Japanese Researchers Identify NOX-1 Enzyme as Key to Extending Ketamine’s Rapid Antidepressant Effects

Yokohama City University researchers identify NOX-1 as a molecular target to extend ketamine's antidepressant effects from days to weeks.

By: AXL Media

Published: Mar 30, 2026, 10:36 AM EDT

Source: Information for this report was sourced from Yokohama City University

Overcoming the Transient Nature of Ketamine Relief

Ketamine has revolutionized the treatment of major depressive disorder, particularly for the millions who suffer from treatment-resistant depression (TRD). Unlike traditional antidepressants that require weeks to take effect, ketamine provides relief within hours. However, its primary clinical limitation is its short duration; the antidepressant effects typically vanish within days or a few weeks. Led by Professor Takuya Takahashi, researchers at Yokohama City University sought to uncover the molecular "off-switch" that causes these benefits to fade so quickly, aiming to develop a more durable therapeutic strategy.
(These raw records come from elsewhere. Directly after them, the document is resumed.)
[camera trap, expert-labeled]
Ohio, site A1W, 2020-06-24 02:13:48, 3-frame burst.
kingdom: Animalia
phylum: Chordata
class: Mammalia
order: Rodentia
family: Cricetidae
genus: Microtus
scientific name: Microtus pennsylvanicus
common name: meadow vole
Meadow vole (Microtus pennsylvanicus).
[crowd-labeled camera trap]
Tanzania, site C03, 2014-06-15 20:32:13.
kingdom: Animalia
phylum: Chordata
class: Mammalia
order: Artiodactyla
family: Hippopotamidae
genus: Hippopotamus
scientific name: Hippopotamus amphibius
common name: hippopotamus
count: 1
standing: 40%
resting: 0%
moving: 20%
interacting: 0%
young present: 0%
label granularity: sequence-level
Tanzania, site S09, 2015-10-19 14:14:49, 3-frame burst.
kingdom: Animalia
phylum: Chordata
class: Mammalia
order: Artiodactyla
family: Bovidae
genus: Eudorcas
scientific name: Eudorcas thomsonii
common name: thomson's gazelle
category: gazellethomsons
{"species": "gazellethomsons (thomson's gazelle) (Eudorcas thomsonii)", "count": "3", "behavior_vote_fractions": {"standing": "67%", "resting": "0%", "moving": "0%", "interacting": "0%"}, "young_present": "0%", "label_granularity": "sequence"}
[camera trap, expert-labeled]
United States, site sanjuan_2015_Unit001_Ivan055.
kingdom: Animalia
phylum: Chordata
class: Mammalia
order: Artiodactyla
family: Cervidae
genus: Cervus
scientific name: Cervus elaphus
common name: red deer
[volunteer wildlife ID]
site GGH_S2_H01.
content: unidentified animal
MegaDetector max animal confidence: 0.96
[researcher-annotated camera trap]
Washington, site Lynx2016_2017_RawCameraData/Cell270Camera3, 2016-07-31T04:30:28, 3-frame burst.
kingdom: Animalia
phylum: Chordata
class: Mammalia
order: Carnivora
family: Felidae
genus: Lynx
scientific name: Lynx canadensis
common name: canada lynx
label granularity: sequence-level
The Discovery of NOX-1 as a Molecular Regulator

The research team initially developed a novel compound, K-4, designed to enhance the activity of AMPA receptors (AMPARs)—proteins essential for excitatory communication between neurons. In trials using Wistar Kyoto rats, K-4 produced antidepressant effects that lasted at least 14 days, far outperforming standard ketamine. Analysis of the medial prefrontal cortex (mPFC) revealed that this sustained relief was directly linked to lower levels of NADPH oxidase-1 (NOX-1). This enzyme produces reactive oxygen species that can disrupt brain circuits; when NOX-1 levels are high, the antidepressant "window" created by ketamine appears to close prematurely.

Stabilizing Neural Circuits Through Enzyme Inhibition

To validate NOX-1 as a primary target, the team combined standard ketamine with a pharmacological NOX-1 inhibitor. This combination successfully mirrored the long-lasting results of the K-4 compound. On a circuit level, the researchers observed that inhibiting NOX-1 reduced abnormal "burst firing" in the lateral habenula—a brain region often called the "disappointment center" because of its link to negative mood states. By dampening this overactivity and restoring the balance of excitatory and inhibitory signals in the mPFC, the treatment created a stable environment for sustained mood improvement.